In der Loge nebenan saßen zwei geputzte, mit zu viel Edelsteinen geschmückte
Damen, eine bejahrte und eine junge, und zwischen ihnen ein älterer Herr. Diese
grüßten auffallend devot, und es kam Friedrich vor, wie wenn Littwaks den Gruß
eher ablehnten als erwiderten. Die ältere Dame und den Herrn glaubte er schon
irgendwo gesehen zu haben, in einer fernen Zeit.
"Wer sind die Leute?" fragte er David leise.
Dieser zuckte die Achseln: "Ein Herr Laschner mit Frau und Tochter."
Laschner! Der reiche Börsenmann von Wien. Friedrich sah plötzlich den Abend von
Ernestine Löfflers Verlobung vor sich. Es war eine schmerzliche und komische
Erinnerung.
"Das muß ich sagen: die hätte ich hier nicht erwartet."
"Sie sind eben auch nachgekommen, als unser Haus fertig war," erklärte David.
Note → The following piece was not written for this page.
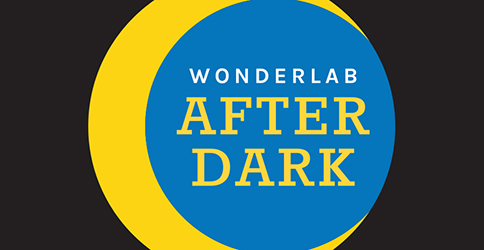 Wonderlab After Dark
"Man findet ja jetzt hier dieselben Bequemlichkeiten wie in den Großstädten
Europas. Man findet aber auch, wenn man ein Laschner ist, dieselbe Verachtung
wieder, die man dort genoß. Wir haben das Geld nicht abgeschafft, mein lieber
Kingscourt — aber es ist bei uns nicht alles. Die Mitglieder der neuen
Gesellschaft sind wirtschaftlich so frei geworden, daß der ehemalige widerliche
Respekt vor den reichen Leuten naturgemäß geschwunden ist. Herr Laschner kann
Geld haben, kann ausgeben, wieviel er will — den Hut zieht darum noch niemand
vor ihm. Ja, wenn er ein anständiger Mensch wäre, so würden wir ihn gern gelten
lassen. Was wir von jedem fordern, ist das Gefühl und die Betätigung der
Solidarität. Dieser Mensch aber hat sich nicht einmal bemüht, Mitglied der neuen
Gesellschaft zu werden. Er wollte die Pflichten unserer Gemeinschaft nicht auf
sich nehmen. So lebt er auch hier als ein Fremder. Er kann sich frei bewegen wie
jeder andere Fremde; nur genießt er keine Achtung. Das müssen Sie begreifen."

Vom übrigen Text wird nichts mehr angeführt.